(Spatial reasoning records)

--- Start ---

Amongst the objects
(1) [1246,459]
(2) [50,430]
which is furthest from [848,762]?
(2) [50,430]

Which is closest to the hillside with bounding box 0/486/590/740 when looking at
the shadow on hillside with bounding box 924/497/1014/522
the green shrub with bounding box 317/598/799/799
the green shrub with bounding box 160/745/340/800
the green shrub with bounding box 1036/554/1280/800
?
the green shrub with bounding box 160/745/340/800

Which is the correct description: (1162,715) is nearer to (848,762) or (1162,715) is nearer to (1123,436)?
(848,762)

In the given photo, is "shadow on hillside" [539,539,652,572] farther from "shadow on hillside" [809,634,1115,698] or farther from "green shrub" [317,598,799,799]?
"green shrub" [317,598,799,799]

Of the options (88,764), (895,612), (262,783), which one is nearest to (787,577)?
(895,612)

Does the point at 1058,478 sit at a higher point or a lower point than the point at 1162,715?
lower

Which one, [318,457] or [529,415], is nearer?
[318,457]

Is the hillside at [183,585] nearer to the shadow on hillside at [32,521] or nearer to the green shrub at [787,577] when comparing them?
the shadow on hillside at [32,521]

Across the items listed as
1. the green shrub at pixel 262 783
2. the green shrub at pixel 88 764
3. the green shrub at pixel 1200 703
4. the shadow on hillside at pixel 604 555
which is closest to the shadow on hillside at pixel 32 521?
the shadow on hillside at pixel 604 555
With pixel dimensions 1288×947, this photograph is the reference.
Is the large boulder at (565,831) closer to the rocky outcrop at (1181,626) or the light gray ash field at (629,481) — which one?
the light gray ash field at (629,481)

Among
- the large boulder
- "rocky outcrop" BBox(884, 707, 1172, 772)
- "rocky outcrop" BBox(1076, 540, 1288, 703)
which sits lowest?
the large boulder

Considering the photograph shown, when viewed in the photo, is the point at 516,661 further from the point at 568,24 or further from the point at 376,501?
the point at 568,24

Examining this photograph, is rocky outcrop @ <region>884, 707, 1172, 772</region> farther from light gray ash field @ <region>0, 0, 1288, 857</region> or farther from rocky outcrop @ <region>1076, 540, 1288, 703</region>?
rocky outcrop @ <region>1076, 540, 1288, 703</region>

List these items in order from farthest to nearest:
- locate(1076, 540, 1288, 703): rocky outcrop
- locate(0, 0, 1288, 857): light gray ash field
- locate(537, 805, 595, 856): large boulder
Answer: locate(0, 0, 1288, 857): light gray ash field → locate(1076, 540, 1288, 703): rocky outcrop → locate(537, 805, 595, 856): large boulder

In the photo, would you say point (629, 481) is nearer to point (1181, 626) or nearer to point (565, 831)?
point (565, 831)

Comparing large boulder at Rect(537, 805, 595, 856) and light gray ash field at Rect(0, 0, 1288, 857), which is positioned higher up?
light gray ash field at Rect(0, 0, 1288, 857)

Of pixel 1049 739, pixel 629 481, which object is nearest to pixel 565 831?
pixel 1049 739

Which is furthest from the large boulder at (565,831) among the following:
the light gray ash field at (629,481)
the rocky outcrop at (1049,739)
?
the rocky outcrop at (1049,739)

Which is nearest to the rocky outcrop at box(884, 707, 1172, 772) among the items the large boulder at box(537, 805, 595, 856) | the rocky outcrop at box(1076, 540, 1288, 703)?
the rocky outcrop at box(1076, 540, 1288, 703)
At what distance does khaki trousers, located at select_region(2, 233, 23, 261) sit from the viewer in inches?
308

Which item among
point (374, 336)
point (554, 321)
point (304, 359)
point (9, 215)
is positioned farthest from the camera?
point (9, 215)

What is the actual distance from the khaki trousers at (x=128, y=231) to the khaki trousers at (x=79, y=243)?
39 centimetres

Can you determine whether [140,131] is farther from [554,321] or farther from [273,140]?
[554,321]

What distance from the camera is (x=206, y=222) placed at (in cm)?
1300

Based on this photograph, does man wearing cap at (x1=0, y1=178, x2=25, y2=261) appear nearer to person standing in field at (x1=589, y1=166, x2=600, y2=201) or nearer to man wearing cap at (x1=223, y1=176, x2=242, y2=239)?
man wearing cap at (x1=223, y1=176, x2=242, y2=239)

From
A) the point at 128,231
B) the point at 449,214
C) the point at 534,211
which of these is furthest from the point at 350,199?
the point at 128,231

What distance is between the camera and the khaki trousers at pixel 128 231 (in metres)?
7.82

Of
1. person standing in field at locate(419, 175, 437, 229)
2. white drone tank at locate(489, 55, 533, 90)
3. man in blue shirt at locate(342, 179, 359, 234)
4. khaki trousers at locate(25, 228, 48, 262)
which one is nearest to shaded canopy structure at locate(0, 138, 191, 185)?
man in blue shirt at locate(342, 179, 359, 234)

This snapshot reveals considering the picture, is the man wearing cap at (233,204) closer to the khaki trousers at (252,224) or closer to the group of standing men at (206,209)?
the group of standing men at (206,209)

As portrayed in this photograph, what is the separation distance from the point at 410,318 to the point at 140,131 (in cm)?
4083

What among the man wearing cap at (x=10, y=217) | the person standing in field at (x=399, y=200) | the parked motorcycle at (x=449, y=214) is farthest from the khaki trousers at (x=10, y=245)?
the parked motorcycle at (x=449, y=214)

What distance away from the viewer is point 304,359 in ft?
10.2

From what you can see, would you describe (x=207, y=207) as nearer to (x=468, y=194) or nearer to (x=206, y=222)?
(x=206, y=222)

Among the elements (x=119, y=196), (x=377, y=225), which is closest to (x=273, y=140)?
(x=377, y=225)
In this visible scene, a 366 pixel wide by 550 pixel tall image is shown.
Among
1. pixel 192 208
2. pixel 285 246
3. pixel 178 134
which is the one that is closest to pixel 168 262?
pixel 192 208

--- End ---

## WORK TO COMPLETE
Would you restate each of the entries word for word?

## ANSWER FOR THE TASK
Amongst the objects
(1) [1246,459]
(2) [50,430]
which is furthest from [848,762]?
(2) [50,430]

Which is closest to the hillside with bounding box 0/486/590/740 when looking at
the shadow on hillside with bounding box 924/497/1014/522
the green shrub with bounding box 317/598/799/799
the green shrub with bounding box 160/745/340/800
the green shrub with bounding box 1036/554/1280/800
?
the green shrub with bounding box 160/745/340/800

Which is the correct description: (1162,715) is nearer to (848,762) or (1162,715) is nearer to (1123,436)?
(848,762)

In the given photo, is "shadow on hillside" [539,539,652,572] farther from "shadow on hillside" [809,634,1115,698] or farther from "green shrub" [317,598,799,799]?
"green shrub" [317,598,799,799]

Of the options (88,764), (895,612), (262,783), which one is nearest to (787,577)?
(895,612)

Does the point at 1058,478 sit at a higher point or a lower point than the point at 1162,715?
lower

Which one, [318,457] or [529,415], is nearer?
[318,457]

Is the hillside at [183,585] nearer to the shadow on hillside at [32,521] or nearer to the green shrub at [787,577] when comparing them?
the shadow on hillside at [32,521]

Across the items listed as
1. the green shrub at pixel 262 783
2. the green shrub at pixel 88 764
3. the green shrub at pixel 1200 703
4. the shadow on hillside at pixel 604 555
which is closest to the shadow on hillside at pixel 32 521?
the shadow on hillside at pixel 604 555
With pixel dimensions 1288×947, this photograph is the reference.
Is the large boulder at (565,831) closer to the rocky outcrop at (1181,626) or the light gray ash field at (629,481) — which one?
the light gray ash field at (629,481)

Among
- the large boulder
- "rocky outcrop" BBox(884, 707, 1172, 772)
- "rocky outcrop" BBox(1076, 540, 1288, 703)
which sits lowest?
the large boulder

Considering the photograph shown, when viewed in the photo, is the point at 516,661 further from the point at 568,24 or further from the point at 376,501?
the point at 568,24

Examining this photograph, is rocky outcrop @ <region>884, 707, 1172, 772</region> farther from light gray ash field @ <region>0, 0, 1288, 857</region> or farther from rocky outcrop @ <region>1076, 540, 1288, 703</region>?
rocky outcrop @ <region>1076, 540, 1288, 703</region>

List these items in order from farthest to nearest:
- locate(1076, 540, 1288, 703): rocky outcrop
- locate(0, 0, 1288, 857): light gray ash field
- locate(537, 805, 595, 856): large boulder
Answer: locate(0, 0, 1288, 857): light gray ash field → locate(1076, 540, 1288, 703): rocky outcrop → locate(537, 805, 595, 856): large boulder

In the photo, would you say point (629, 481) is nearer to point (1181, 626) or nearer to point (565, 831)?
point (565, 831)

Comparing large boulder at Rect(537, 805, 595, 856) and light gray ash field at Rect(0, 0, 1288, 857), which is positioned higher up?
light gray ash field at Rect(0, 0, 1288, 857)

Of pixel 1049 739, pixel 629 481, which object is nearest to pixel 565 831?
pixel 1049 739

Which is furthest from the large boulder at (565,831) among the following:
the light gray ash field at (629,481)
the rocky outcrop at (1049,739)
?
the rocky outcrop at (1049,739)

Which is nearest to the rocky outcrop at box(884, 707, 1172, 772) among the items the large boulder at box(537, 805, 595, 856) | the rocky outcrop at box(1076, 540, 1288, 703)?
the rocky outcrop at box(1076, 540, 1288, 703)
At what distance does khaki trousers, located at select_region(2, 233, 23, 261) sit from the viewer in inches?
308

Which item among
point (374, 336)
point (554, 321)
point (304, 359)
point (9, 215)
is positioned farthest from the camera?
point (9, 215)

What is the actual distance from the khaki trousers at (x=128, y=231) to the khaki trousers at (x=79, y=243)?
39 centimetres

Can you determine whether [140,131] is farther from [554,321] or farther from [273,140]?
[554,321]

What distance from the camera is (x=206, y=222) placed at (in cm)?
1300

Based on this photograph, does man wearing cap at (x1=0, y1=178, x2=25, y2=261) appear nearer to person standing in field at (x1=589, y1=166, x2=600, y2=201) or nearer to man wearing cap at (x1=223, y1=176, x2=242, y2=239)?
man wearing cap at (x1=223, y1=176, x2=242, y2=239)

From
A) the point at 128,231
B) the point at 449,214
C) the point at 534,211
which of these is furthest from the point at 350,199?
the point at 128,231

What distance is between the camera and the khaki trousers at pixel 128 231 (in metres)?
7.82

Of
1. person standing in field at locate(419, 175, 437, 229)
2. white drone tank at locate(489, 55, 533, 90)
3. man in blue shirt at locate(342, 179, 359, 234)
4. khaki trousers at locate(25, 228, 48, 262)
which one is nearest to shaded canopy structure at locate(0, 138, 191, 185)?
man in blue shirt at locate(342, 179, 359, 234)

This snapshot reveals considering the picture, is the man wearing cap at (233,204) closer to the khaki trousers at (252,224) or closer to the group of standing men at (206,209)?
the group of standing men at (206,209)

As portrayed in this photograph, what is the separation distance from the point at 410,318 to the point at 140,131 (in cm)?
4083

What among the man wearing cap at (x=10, y=217) | the person standing in field at (x=399, y=200) | the parked motorcycle at (x=449, y=214) is farthest from the khaki trousers at (x=10, y=245)?
the parked motorcycle at (x=449, y=214)

What distance away from the viewer is point 304,359 in ft?
10.2

From what you can see, would you describe (x=207, y=207) as nearer to (x=468, y=194) or nearer to (x=206, y=222)?
(x=206, y=222)

Among the elements (x=119, y=196), (x=377, y=225), which is closest to (x=273, y=140)?
(x=377, y=225)
In this visible scene, a 366 pixel wide by 550 pixel tall image is shown.
Among
1. pixel 192 208
2. pixel 285 246
3. pixel 178 134
which is the one that is closest to pixel 168 262?
pixel 192 208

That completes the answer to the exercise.